The NYNJ Host Committee page carries the FIFA World Cup 2026 New York New Jersey branding. Philadelphia Soccer 2026 emphasizes supplier diversity and its commitment to vendors reflecting the city's demographics.

The City of Philadelphia tenant connects the World Cup to the broader 2026 event portfolio — the 250th Anniversary of America, the MLB All-Star Game, and more.

All three tenants share the same underlying infrastructure but operate with full data isolation. Tenant-specific certifications (Philadelphia's LBE and SBE programs, for example) are configured per-tenant, not hardcoded. The agent adapts its conversation flow based on which tenant the vendor is engaging with.
Language support is built in. The system detects the vendor's preferred language and conducts the entire conversation accordingly — critical when you're onboarding businesses from international supply chains.

Architecture that enables scale
The system is built on a LangGraph agent backed by Anthropic Claude, with an OpenAI fallback for resilience. The agent operates as a state machine — each conversation step is a node in a directed graph, with tool calls for form updates, section navigation, validation, and submission.
The backend is FastAPI with schema-based PostgreSQL multi-tenancy.
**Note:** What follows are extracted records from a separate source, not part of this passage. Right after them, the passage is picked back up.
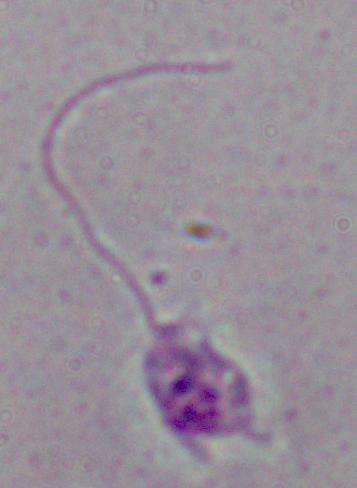
Summary:
  - Magnification: 1000x
  - Identification: Leishmania
  - Modality: photomicrograph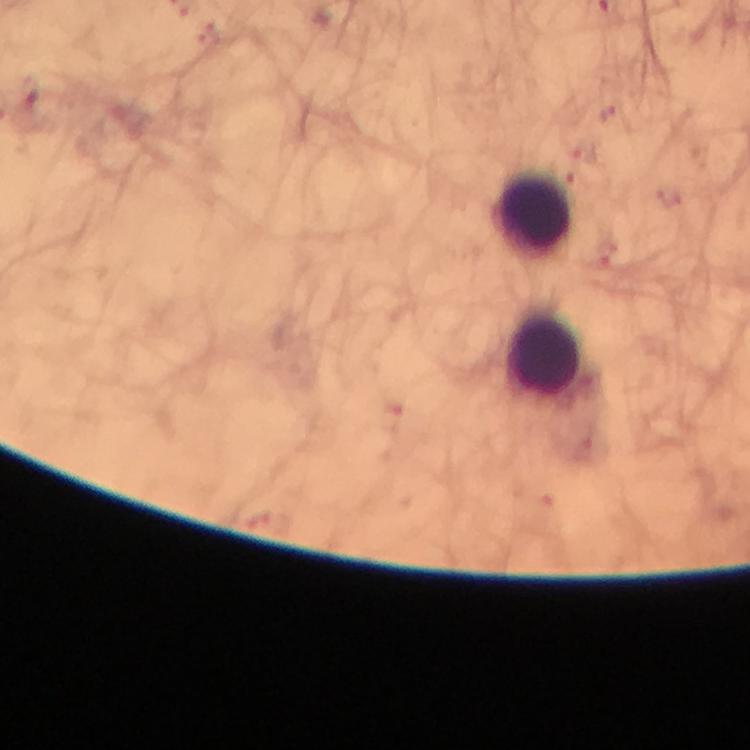 Approximate centers as {x, y} in pixels. Leukocyte locations: {531, 214}, {544, 356}. Smartphone photograph taken through a microscope. Plasmodium parasites: none detected. Giemsa-stained preparation. Immersion oil was used. Thick blood smear. At 100x magnification. From a diagnostic examination for malaria. Cropped region of a single field of view. Image is 750×750 pixels.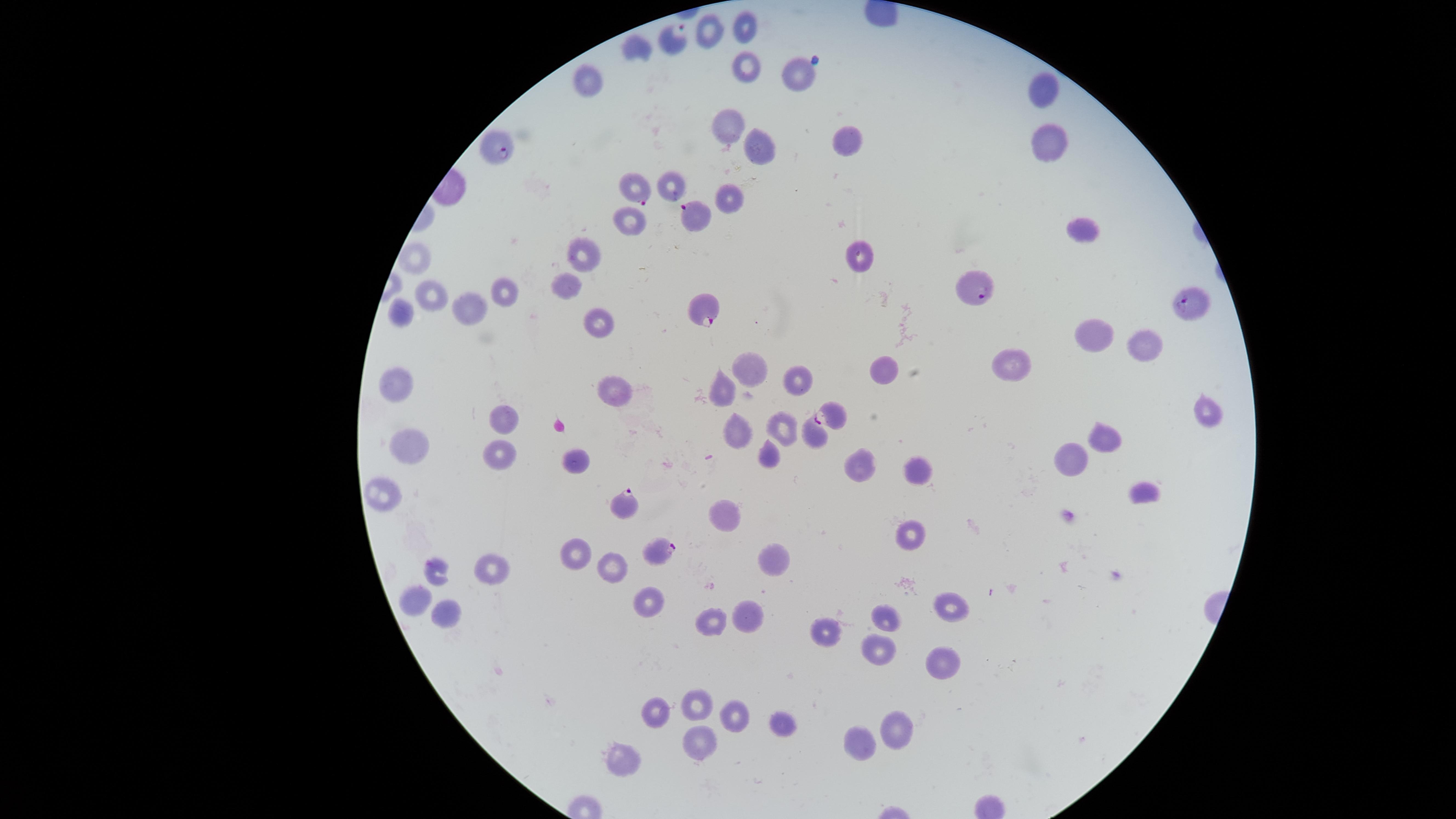
Approximate marker points as {x, y} in pixels.
Summary:
  - Uninfected RBCs: {740, 25}, {718, 33}, {634, 45}, {746, 67}, {793, 70}, {591, 84}, {1043, 94}, {731, 126}, {846, 140}, {1048, 142}, {761, 153}, {671, 186}, {730, 200}, {630, 222}, {1082, 226}, {859, 257}, {414, 258}, {583, 259}, {573, 280}, {505, 291}, {429, 292}, {468, 309}, {404, 318}, {596, 324}, {1088, 334}, {1145, 338}, {1010, 364}, {890, 370}, {747, 373}, {796, 378}, {399, 389}, {615, 389}, {724, 394}, {1202, 411}, {503, 418}, {736, 427}, {783, 427}, {814, 433}, {1103, 435}, {412, 447}, {498, 456}, {772, 456}, {578, 460}, {1072, 460}, {915, 470}, {860, 471}, {1150, 490}, {384, 493}, {732, 515}, {907, 536}, {577, 556}, {772, 562}, {488, 568}, {436, 569}, {617, 569}, {419, 596}, {653, 603}, {950, 609}, {452, 610}, {890, 616}, {745, 620}, {710, 625}, {827, 633}, {878, 649}, {944, 663}, {705, 704}, {653, 712}, {734, 713}, {897, 725}, {783, 726}, {861, 744}, {698, 745}, {623, 759}
  - Parasitized RBCs: {677, 38}, {495, 149}, {636, 188}, {696, 219}, {975, 289}, {1191, 301}, {704, 312}, {828, 415}, {628, 506}, {657, 549}
  - Preparation: thin blood smear
  - Stain: Giemsa
  - Field of view: single
  - Presence: malaria parasites seen
  - Capture: smartphone photograph through the microscope eyepiece
  - Visible region: circular
  - Species: Plasmodium falciparum
  - Image size: 1456×819 pixelsState which parasite is depicted.
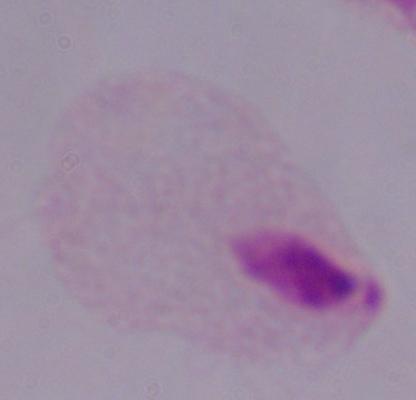
A trichomonad.

modality = micrograph
magnification = 1000x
Each tenant's data lives in its own database schema, enforced at the query level. The frontend is a Next.js BFF (backend-for-frontend) proxy that handles authentication, tenant resolution, and session management before anything reaches the API.
Public metrics dashboards aggregate anonymized data — total submissions, service category distributions, diversity certification breakdowns, geographic coverage — giving host committees real-time visibility into their supplier pipeline without exposing any vendor PII.
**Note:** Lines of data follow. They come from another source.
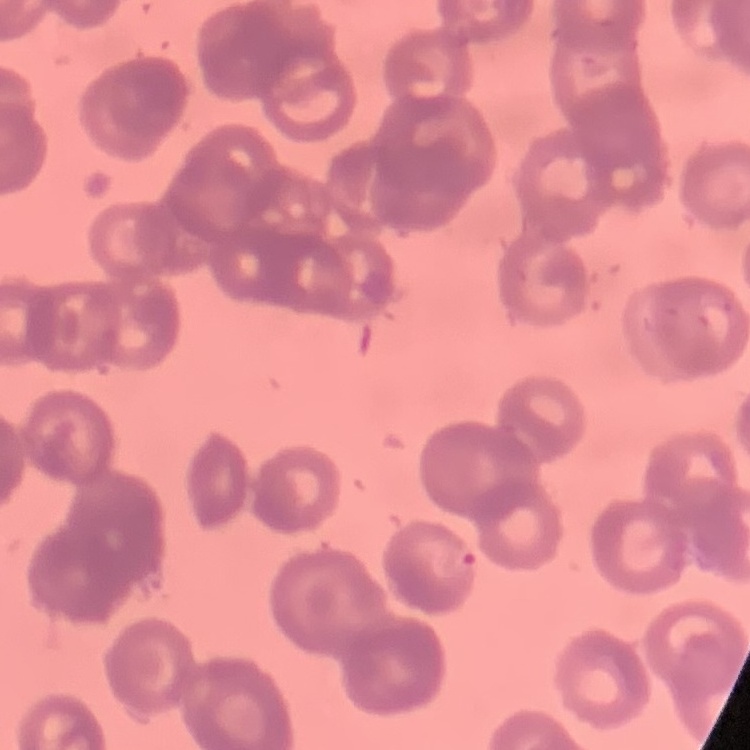

{
  "erythrocyte_morphology": "rouleaux formation",
  "stain": "Field's or Giemsa",
  "image_type": "square crop of a larger photomicrograph",
  "preparation": "thin peripheral smear"
}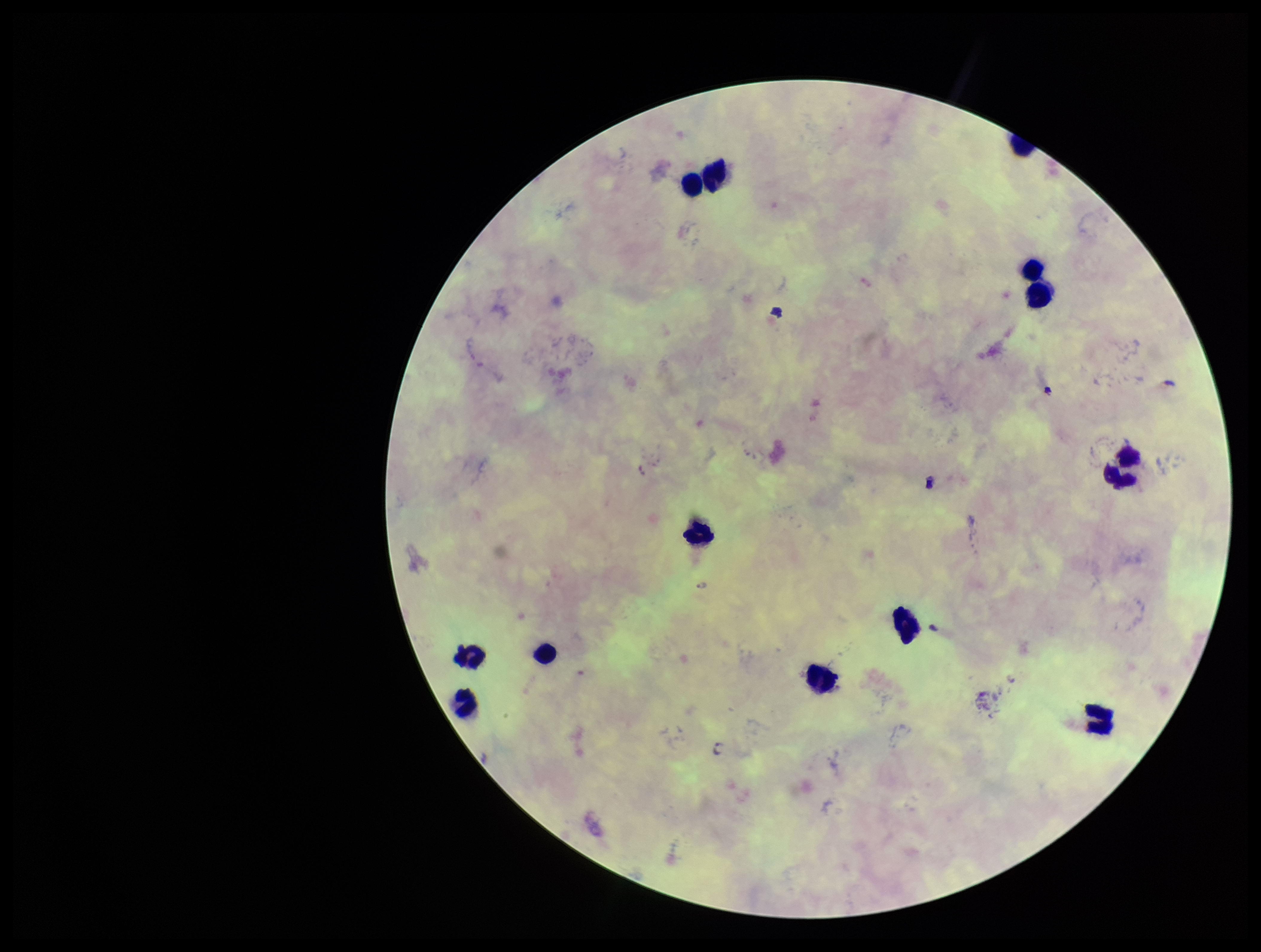
species_reported_for_this_patient: Plasmodium falciparum
field_of_view: one from this slide
leukocyte_count: 13
stain: Giemsa
image_size: 1261×952 pixels
capture: smartphone photograph through the microscope eyepiece
parasite_count: 0
patient_malaria_status: infected
preparation: thick
plasmodium_parasites: none identified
What this looks like in practice
A vendor visits the NYNJ Host Committee page. They click "Start Assessment." The agent greets them, explains the process (about 10 minutes), and starts collecting information through natural conversation. If they pause and come back, their session is preserved. If they enter something that doesn't validate, the agent explains why and helps them correct it. When they submit, they get a confirmation email with next steps.
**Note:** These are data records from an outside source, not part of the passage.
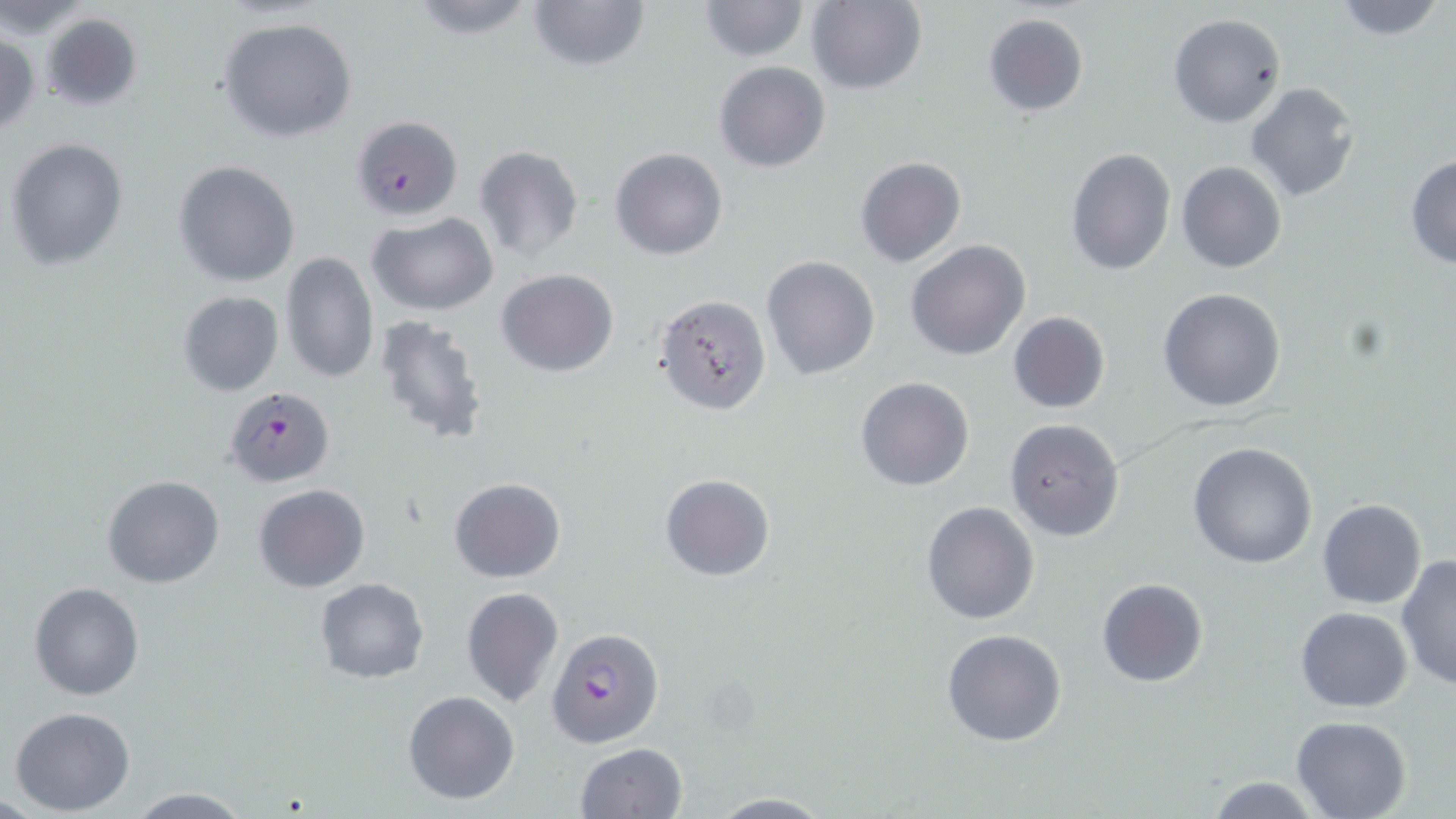
Summary:
  - Coordinate format: approximate bounding boxes as (x1,y1)-(x2,y2) corner pairs in pixels
  - Uninfected red blood cell locations: (402,0)-(545,43), (526,0)-(652,73), (696,0)-(810,61), (1328,0)-(1448,42), (807,1)-(927,95), (39,11)-(144,113), (983,12)-(1089,117), (1167,12)-(1286,128), (216,14)-(359,143), (0,30)-(40,138), (714,61)-(832,172), (1245,82)-(1360,203), (349,113)-(463,223), (5,136)-(130,270), (473,145)-(585,263), (610,147)-(727,260), (1066,148)-(1176,277), (1405,154)-(1456,269), (853,156)-(966,268), (173,160)-(302,287), (1177,160)-(1286,274), (366,213)-(498,314), (905,239)-(1032,361), (280,250)-(379,385), (761,255)-(880,381), (497,269)-(619,377), (1158,288)-(1286,413), (177,290)-(284,396), (653,294)-(772,416), (1007,311)-(1110,414), (371,314)-(491,447), (856,377)-(973,491), (1004,419)-(1125,541), (1187,441)-(1316,570), (658,472)-(775,581), (102,474)-(225,589), (448,478)-(566,584), (253,483)-(370,593), (1317,499)-(1426,609), (920,500)-(1040,624), (1396,556)-(1456,690), (1096,577)-(1207,688), (316,579)-(430,683), (29,581)-(144,700), (461,586)-(565,708), (1295,606)-(1413,712), (546,626)-(665,749), (942,629)-(1068,746), (403,691)-(520,805), (10,707)-(135,814), (1290,715)-(1413,819), (574,742)-(689,819), (1203,776)-(1324,817), (124,788)-(254,818), (704,792)-(836,817)
  - Plasmodium falciparum-infected red blood cell locations: (224,387)-(334,488)
  - Slide-level diagnosis: Plasmodium falciparum
  - Preparation: thin blood film
  - Field of view: one of a larger specimen
  - Image size: 1456×819 pixels
  - Modality: light microscopy
  - Magnification: 1000x
  - Stain: May-Grünwald-Giemsa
On the committee side, procurement officers see a searchable, filterable dashboard of all submitted vendor profiles. They can sort by service category, certification, geography, or capacity. The data is clean because the agent validated it at collection time — not after the fact.
Why this matters beyond FIFA
The pattern here is more general than procurement: structured data collection at scale is an agent-native problem. Whenever you need thousands of people to provide consistent, validated, multi-section data — and you want high completion rates with low manual cleanup — a conversational agent outperforms a static form.
The same architecture powers the system for healthcare organizations, gaming companies, and municipal governments on the Stimulus platform. The FIFA deployment is the highest-profile proof point, but the pattern is the same: replace the form with a conversation, enforce validation at the point of collection, and give the back-office clean data from day one.
Closing
The best procurement systems don't feel like procurement systems. They feel like a conversation with someone who knows what they're asking and why. That's what an agent brings to the table — and at World Cup scale, it's the difference between a pipeline of clean supplier data and a backlog of incomplete spreadsheets.